Gill Alexander, Hartlepool council chief executive, said: “It is extremely disappointing that the council had to take High Court action, and this could have been avoided if the hospital trust had agreed to our reasonable requests, which were made in correspondence and also publicly at a meeting of the council’s Audit and Governance Committee.

“We have spent over £12,000 of taxpayers’ money and it is regrettable that the trust only acknowledged the council’s concerns and the need for public consultation through court action.

“The council firmly believes that its actions were justified and correct, as proven by the outcome at court.”

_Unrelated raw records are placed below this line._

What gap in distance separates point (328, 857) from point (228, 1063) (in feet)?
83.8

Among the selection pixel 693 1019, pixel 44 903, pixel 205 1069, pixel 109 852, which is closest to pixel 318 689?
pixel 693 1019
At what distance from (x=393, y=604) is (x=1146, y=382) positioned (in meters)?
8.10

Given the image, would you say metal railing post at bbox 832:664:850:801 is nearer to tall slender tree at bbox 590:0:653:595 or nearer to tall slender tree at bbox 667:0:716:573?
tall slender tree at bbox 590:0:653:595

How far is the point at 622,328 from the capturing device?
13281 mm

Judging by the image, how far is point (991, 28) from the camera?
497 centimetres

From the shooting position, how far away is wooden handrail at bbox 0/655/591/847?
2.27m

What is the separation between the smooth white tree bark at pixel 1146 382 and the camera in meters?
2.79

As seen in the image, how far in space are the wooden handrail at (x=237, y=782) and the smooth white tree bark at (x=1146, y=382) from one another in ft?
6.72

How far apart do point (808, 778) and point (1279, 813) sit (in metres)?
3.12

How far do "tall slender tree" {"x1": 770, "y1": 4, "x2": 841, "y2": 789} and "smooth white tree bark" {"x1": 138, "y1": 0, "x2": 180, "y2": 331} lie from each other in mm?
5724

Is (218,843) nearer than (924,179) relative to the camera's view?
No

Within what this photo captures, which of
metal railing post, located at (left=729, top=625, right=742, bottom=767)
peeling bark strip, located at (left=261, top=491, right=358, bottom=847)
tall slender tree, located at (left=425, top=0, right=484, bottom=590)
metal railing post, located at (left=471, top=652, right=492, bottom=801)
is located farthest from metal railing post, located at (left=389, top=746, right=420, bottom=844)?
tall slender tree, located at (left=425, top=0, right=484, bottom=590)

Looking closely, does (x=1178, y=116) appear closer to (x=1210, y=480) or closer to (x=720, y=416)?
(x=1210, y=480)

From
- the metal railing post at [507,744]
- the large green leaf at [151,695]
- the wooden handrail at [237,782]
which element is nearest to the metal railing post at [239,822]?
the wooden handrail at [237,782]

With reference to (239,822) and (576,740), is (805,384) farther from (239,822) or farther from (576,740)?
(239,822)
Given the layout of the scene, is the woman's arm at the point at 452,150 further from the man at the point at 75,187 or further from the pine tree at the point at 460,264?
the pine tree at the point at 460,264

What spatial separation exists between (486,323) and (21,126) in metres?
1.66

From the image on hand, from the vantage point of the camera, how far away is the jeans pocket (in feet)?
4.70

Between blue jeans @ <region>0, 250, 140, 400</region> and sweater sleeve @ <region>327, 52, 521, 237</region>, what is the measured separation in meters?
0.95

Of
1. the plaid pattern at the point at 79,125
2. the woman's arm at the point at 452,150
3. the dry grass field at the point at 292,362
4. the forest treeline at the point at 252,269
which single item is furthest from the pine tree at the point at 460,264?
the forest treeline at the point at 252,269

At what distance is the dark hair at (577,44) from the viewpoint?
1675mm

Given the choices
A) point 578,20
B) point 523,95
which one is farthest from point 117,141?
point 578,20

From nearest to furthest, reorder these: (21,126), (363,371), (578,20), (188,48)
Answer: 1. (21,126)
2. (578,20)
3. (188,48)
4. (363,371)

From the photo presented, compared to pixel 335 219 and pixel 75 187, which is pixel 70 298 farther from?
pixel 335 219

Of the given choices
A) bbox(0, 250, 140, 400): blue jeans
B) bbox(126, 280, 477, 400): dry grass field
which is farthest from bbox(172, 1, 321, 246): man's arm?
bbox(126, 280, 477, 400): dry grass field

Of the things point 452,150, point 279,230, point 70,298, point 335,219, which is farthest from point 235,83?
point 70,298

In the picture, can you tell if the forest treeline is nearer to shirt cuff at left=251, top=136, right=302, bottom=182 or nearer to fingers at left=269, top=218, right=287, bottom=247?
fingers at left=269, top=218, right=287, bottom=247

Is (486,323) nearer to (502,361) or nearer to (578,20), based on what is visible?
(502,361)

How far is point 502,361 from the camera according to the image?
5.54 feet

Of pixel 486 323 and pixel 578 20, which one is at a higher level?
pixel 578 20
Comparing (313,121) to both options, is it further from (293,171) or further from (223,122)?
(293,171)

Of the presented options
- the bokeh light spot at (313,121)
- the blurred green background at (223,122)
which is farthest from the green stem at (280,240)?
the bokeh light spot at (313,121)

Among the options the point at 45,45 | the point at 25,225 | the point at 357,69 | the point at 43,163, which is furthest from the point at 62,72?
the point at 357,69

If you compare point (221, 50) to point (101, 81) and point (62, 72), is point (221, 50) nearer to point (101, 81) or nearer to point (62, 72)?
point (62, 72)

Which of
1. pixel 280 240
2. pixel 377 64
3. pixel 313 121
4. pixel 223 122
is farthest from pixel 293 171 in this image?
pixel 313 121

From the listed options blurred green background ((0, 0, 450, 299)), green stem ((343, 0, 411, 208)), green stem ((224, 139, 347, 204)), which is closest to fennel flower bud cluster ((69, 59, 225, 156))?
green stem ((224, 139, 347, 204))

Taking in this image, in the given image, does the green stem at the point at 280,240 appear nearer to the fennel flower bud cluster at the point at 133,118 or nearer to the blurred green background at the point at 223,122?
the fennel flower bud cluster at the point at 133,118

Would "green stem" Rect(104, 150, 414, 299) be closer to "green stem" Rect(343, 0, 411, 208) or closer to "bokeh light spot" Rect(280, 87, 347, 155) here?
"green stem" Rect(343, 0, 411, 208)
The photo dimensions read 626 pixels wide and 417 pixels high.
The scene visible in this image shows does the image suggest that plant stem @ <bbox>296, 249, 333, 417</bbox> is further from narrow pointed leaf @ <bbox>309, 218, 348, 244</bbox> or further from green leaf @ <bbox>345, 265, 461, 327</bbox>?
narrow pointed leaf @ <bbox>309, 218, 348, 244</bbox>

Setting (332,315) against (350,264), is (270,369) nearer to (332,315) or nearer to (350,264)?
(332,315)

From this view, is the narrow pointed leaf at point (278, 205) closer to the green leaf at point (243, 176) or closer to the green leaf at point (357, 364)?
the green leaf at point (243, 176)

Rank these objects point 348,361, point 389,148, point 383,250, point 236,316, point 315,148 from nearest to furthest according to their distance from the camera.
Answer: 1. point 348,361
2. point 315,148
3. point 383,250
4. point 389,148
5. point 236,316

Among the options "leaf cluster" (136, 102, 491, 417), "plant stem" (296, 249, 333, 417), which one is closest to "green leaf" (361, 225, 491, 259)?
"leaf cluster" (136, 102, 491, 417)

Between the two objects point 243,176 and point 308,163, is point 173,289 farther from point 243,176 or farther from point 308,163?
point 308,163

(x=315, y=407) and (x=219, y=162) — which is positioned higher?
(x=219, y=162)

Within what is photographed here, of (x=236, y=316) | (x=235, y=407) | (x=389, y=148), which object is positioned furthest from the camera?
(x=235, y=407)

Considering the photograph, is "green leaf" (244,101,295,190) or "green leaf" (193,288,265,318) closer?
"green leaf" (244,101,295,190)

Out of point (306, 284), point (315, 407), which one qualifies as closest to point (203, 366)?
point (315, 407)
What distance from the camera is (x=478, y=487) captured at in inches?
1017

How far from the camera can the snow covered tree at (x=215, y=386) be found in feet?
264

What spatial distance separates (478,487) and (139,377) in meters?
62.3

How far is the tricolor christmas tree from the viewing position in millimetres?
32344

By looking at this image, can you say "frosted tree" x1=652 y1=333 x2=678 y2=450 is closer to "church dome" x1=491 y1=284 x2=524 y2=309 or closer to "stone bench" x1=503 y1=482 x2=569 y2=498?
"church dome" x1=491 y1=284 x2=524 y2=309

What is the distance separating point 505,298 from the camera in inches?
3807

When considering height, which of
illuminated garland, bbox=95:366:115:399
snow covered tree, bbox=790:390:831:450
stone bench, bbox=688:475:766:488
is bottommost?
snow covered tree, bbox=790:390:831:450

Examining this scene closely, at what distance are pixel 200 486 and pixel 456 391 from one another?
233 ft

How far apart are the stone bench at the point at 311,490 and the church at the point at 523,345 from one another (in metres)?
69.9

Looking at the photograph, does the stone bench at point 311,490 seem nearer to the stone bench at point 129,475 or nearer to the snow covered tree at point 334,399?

At last Tuesday’s hearing, a consent order was made, which requires the hospital trust to undertake meaningful consultation over the future of licensed fertility services and ordered the unit to stay open until at least the end of July.

Ms Alexander added: “It is frustrating however, that we have been criticised for the action we took in seeking to protect vital hospital services in the town.

“We now earnestly hope that the trust and all other stakeholders actively engage in the consultation process and that there are outcomes which protect this vital service.”

A quarter of the costs are being met by the council’s Audit and Governance Committee, which has a dedicated budget to scrutinise decisions and hold organisations to account.

The remainder will be met from the council’s General Fund.

A spokesman for the North Tees and Hartlepool NHS Foundation Trust said: “We have been openly engaging with Hartlepool Council since January on the options available for licensed fertility services and at no point have we put any staff at notice of redundancy.”